I have a table with the following structure

CREATE TABLE tbl 
(
    id int NOT NULL,
    field_ID int NULL,
    field_VALUE float NULL,
    field_TIMESTAMP datetime NULL,
    field_QUALITY smallint NULL,
    -- more <fields> columns, for each all of the four above will be repeated
    CONSTRAINT pk_id PRIMARY KEY (id)
);

This table structure is the result of an external program and I cannot change it except for some minor changes. Currently the table has roughly 3 million rows.

Now I usually select data for a certain timerange and quality threshold:

SELECT *
FROM tbl
WHERE 
    field_TIMESTAMP >= '2023-04-01 00:00:00' AND
    field_TIMESTAMP < '2023-04-08 00:00:00' AND
    field_QUALITY >= 192

This query takes roughly 3 minutes to run. To solve this issue I created a nonclustered index on the timestamp column which should be my primary filter:

CREATE NONCLUSTERED INDEX tbl_idx ON tbl (field_TIMESTAMP);

Unfortunately the execution plan shows, that the optimiser does not use my index when executing the query and it still runs for ~3 minutes. However, when I manually force it to use the index the query succeeds in 0.3 seconds:

SELECT *
FROM tbl
WITH (INDEX(tbl_idx))
WHERE 
    field_TIMESTAMP >= '2023-04-01 00:00:00' AND
    field_TIMESTAMP < '2023-04-08 00:00:00' AND
    field_QUALITY >= 192

I do not like to force the query compiler on an index, since things might change and it would require manually modifying all queries.

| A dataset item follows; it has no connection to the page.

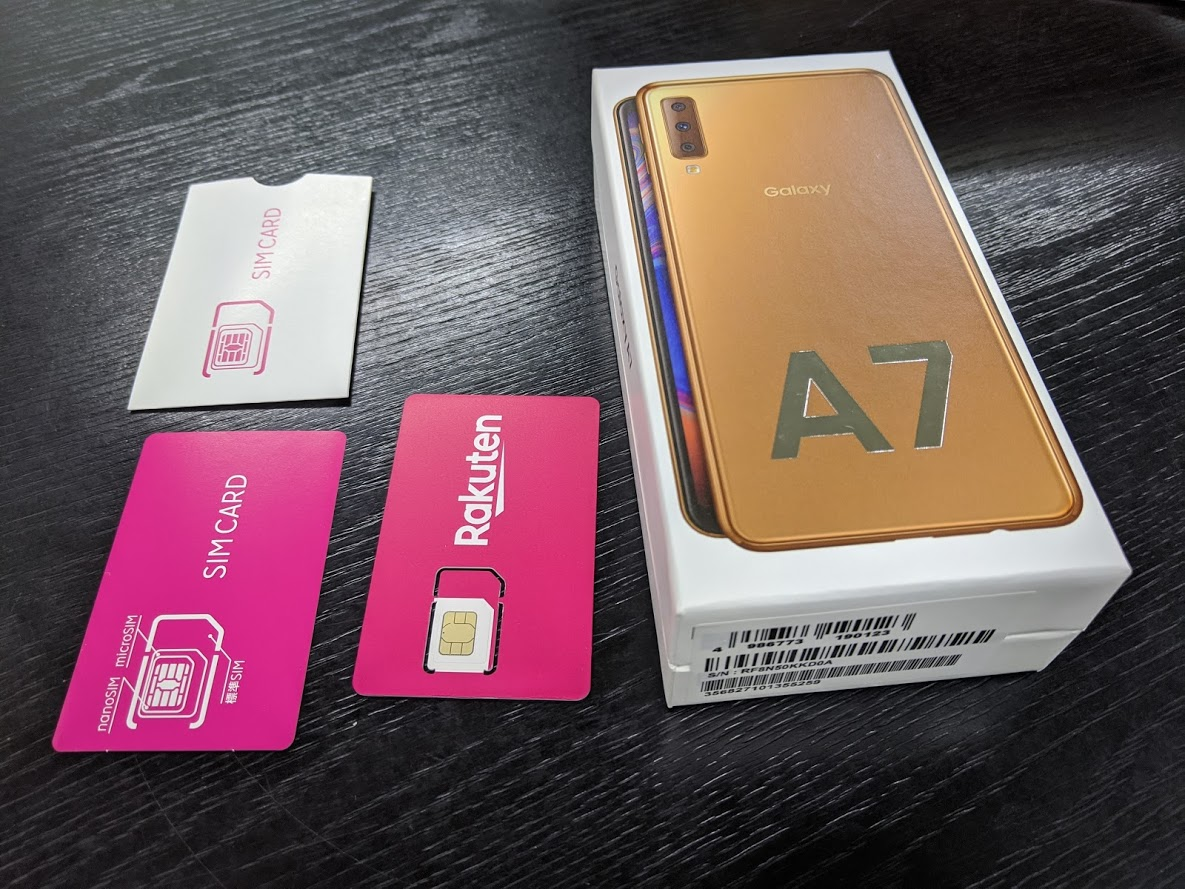 i-Sayama Rakuten-mobile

Is there a reason, that SQL Server decides against using the index? I tried updating the table statistics (UPDATE STATISTICS tbl WITH FULLSCAN), but nothing changed. Can I improve my SELECT in some way?

Update

I now have the following indices created

CREATE NONCLUSTERED INDEX tbl_TIMESTAMP_IDX 
ON tbl (field_TIMESTAMP ASC);

CREATE NONCLUSTERED INDEX tbl_VALUE_IDX 
ON tbl (field_TIMESTAMP ASC) 
   INCLUDE (field_VALUE);

CREATE NONCLUSTERED INDEX tbl_quality_idx 
ON tbl (field_QUALITY ASC);

CREATE NONCLUSTERED INDEX tbl_filter_timestamp_idx 
ON tbl (field_TIMESTAMP ASC) 
WHERE ([field_QUALITY] >= (192));

My observations (where clause simplified):

Query:

SELECT field_VALUE, field_TIMESTAMP 
FROM tbl 
WHERE field_TIMESTAMP > 'A' 
  AND field_TIMESTAMP < 'B'

Uses the INCLUDEd Index, but would require to have every column that I need in the index.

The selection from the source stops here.